Requirement 1:
In the Underwater review, starting with "Even as the" and going on through "monsters be damned.", swap "corporate platitudes" for "company slogans" and write out that stretch.
Requirement 2:
Extend the Underwater review past its final sentence.

[Opening Document text section]

This breakneck pace doesn’t lend Underwater a lot of room for character development or deeper themes, though there’s just enough of a blue collar, “corporations are bad, actually” message humming underneath everything to keep it from feeling too weightless.
Under the opening titles, we see snippets of newspaper reports – I told you this felt like a movie from a few years ago – about how the company responsible for the drill has dismissed “rumors of strange sightings” and the unknown dangers of working on the bottom of the sea for so long.
Even as the station comes apart around them, the characters are surrounded – and verbally bombarded from the PA system – by corporate platitudes. “You’re not just part of our team, you’re part of our family.” That kind of thing. Meanwhile, when the film is over, the end credits are also accompanied by reports of the company hushing things up and getting back to digging, monsters be damned.
Oh, right, monsters. This is me, after all, the “monster guy,” so if you’re reading my take on a movie about underwater monsters, you probably want to know how the monsters are. Well, for the majority of the picture, they’re scarce. Most of the time, the antagonist isn’t the monsters at all – it’s the ocean itself. The characters are just trying to survive a disaster that is plenty able to kill them all on its own, even before the monsters show up.
But when the monsters do finally show up, folks, do they ever show up.
Okay, I don’t normally do this, but I am going to ring the proverbial spoiler bell here. Underwater has a relatively predictable but really great third act reveal, which is going to get talked about a lot once people finally see this movie – which, at this rate, may not be until it straggles onto home video and/or streaming in a few months.
So, if you don’t want to know how it ends, stop reading now, because I am going to get into spoilers from here.
If you saw the trailer for Underwater, you know that they run into some monsters down there on the bottom of the ocean. It’s what got me into the theater in the first place, after all. The earliest of these is a relatively small, practical effect creature that they find inside a corpse. Most of the rest are roughly the size of humans or a little bigger.

[Closing Document text section]
[Opening Given information section]

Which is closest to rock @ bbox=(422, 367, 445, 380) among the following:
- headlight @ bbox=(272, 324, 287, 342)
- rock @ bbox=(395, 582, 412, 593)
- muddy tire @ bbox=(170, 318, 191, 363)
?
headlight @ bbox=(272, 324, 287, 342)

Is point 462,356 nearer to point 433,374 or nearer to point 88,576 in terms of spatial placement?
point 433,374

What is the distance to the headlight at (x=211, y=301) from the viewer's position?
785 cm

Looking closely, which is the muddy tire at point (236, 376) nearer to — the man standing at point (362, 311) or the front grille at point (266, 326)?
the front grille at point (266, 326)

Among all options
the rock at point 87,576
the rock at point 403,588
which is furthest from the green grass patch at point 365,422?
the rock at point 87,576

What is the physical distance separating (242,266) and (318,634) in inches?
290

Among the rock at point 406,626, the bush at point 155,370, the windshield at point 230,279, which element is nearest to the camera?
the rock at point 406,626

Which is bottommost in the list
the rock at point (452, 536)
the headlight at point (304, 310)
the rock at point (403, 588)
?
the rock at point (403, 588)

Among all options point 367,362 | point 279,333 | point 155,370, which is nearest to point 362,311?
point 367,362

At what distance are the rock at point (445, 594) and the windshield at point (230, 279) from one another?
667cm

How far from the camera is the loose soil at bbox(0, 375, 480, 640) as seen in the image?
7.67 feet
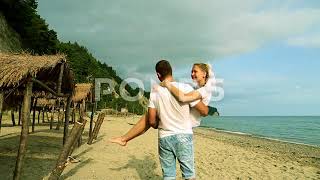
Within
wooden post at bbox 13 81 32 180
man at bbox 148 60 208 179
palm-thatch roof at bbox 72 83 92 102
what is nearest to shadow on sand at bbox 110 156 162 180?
wooden post at bbox 13 81 32 180

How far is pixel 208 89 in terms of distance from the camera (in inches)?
185

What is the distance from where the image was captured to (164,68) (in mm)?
4766

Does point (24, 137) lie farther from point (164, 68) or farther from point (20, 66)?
point (164, 68)

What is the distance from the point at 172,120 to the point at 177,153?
44 cm

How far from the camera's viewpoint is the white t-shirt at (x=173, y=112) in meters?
4.73

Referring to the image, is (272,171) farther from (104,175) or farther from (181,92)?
(181,92)

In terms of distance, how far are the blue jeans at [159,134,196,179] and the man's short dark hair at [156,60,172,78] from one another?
791 mm

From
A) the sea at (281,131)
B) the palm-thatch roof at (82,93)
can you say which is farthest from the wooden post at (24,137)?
the sea at (281,131)

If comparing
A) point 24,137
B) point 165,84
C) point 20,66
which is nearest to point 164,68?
point 165,84

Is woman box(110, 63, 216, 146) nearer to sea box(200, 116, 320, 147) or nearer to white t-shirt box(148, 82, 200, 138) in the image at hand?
white t-shirt box(148, 82, 200, 138)

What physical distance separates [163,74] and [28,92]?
3.89 metres

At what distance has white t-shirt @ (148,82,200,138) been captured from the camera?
473 cm

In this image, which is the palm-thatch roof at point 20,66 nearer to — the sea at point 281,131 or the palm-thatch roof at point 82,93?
the palm-thatch roof at point 82,93

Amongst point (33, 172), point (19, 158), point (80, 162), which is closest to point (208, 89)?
point (19, 158)
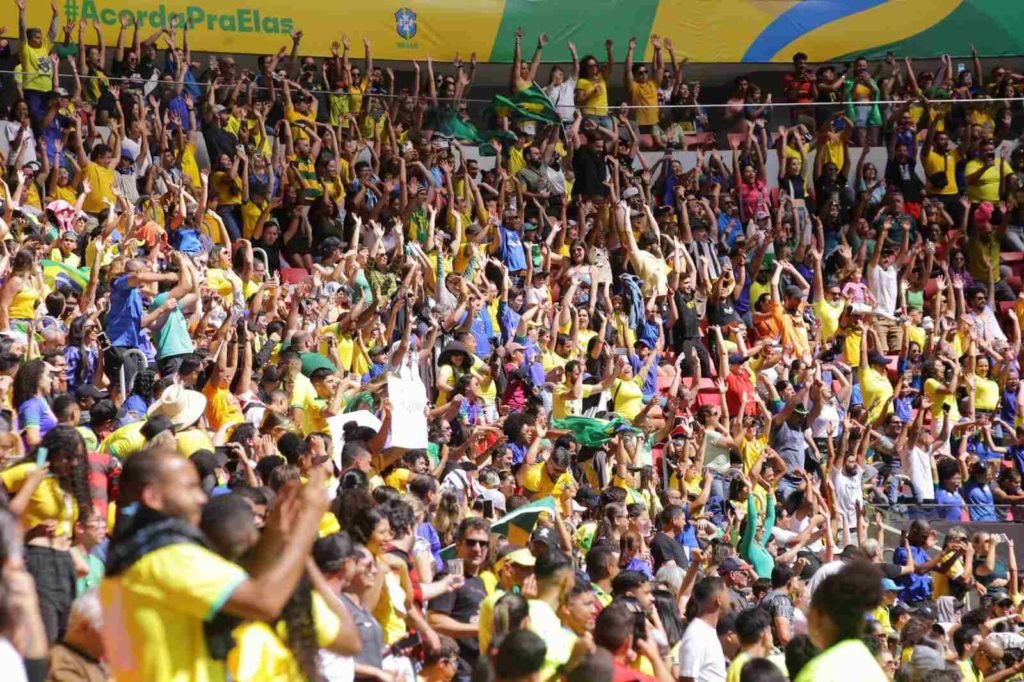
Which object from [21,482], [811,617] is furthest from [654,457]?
[811,617]

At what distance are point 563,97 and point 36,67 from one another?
5817 millimetres

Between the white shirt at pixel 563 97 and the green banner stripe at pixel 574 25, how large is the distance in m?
1.75

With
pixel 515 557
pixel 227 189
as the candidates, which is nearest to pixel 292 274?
pixel 227 189

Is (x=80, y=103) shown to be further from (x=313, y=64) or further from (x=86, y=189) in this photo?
(x=313, y=64)

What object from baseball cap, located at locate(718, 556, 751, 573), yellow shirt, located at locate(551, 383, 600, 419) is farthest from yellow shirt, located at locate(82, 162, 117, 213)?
baseball cap, located at locate(718, 556, 751, 573)

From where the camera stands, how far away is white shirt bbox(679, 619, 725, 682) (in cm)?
721

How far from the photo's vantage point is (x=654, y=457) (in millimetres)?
13016

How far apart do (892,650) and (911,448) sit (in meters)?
5.45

[Closing Given information section]

Response 1:
Even as the station comes apart around them, the characters are surrounded – and verbally bombarded from the PA system – by company slogans. “You’re not just part of our team, you’re part of our family.” That kind of thing. Meanwhile, when the film is over, the end credits are also accompanied by reports of the company hushing things up and getting back to digging, monsters be damned.

Response 2:
Like the vast majority of monsters in movies in the last decade, they look a lot like the Cloverfield monster, but their mouths are pretty cool, opening up large enough to swallow a whole person. The underwater bits are murky with sediment, giving all these sequences a found footage feel, but they are also packed with plenty of monsters. They aren’t the end, though.
See, in the film’s last leg, we discover the cause of the earthquake. It seems that they have accidentally drilled into R’lyeh and woken up Cthulhu.
No, I’m not kidding. They never say his name, and you never see a sunken city, but there’s a kaiju-size, humanoid monster from beneath the bottom of the ocean, with a mouth that is fringed in tentacles and wing-like protrusions on its back. No one has to call it Cthulhu.
And before you complain that Kristen Stewart (maybe) kills it by blowing up the drill at the end, may I remind you that, in “Call of Cthulhu,” they defeat the big C by ramming him with a boat. Setting off what is essentially a giant bomb seems a lot more proportionate.
As I said before, there’s not a lot of thematic depth in Underwater. If it’s cosmic horror, it’s from the point of view of the bystanders, someone who gets swept up in the devastation but never really knows the greater implications.
But not a lot of depth doesn’t mean none, and we get a touch of that old transcendent nihilism in the arc of Kristen Stewart’s character, a self-sacrificing pessimist who fights hard against the dying of the light but, when the time comes, actually seems like maybe oblivion at the bottom of the ocean is what she’s been searching for all along.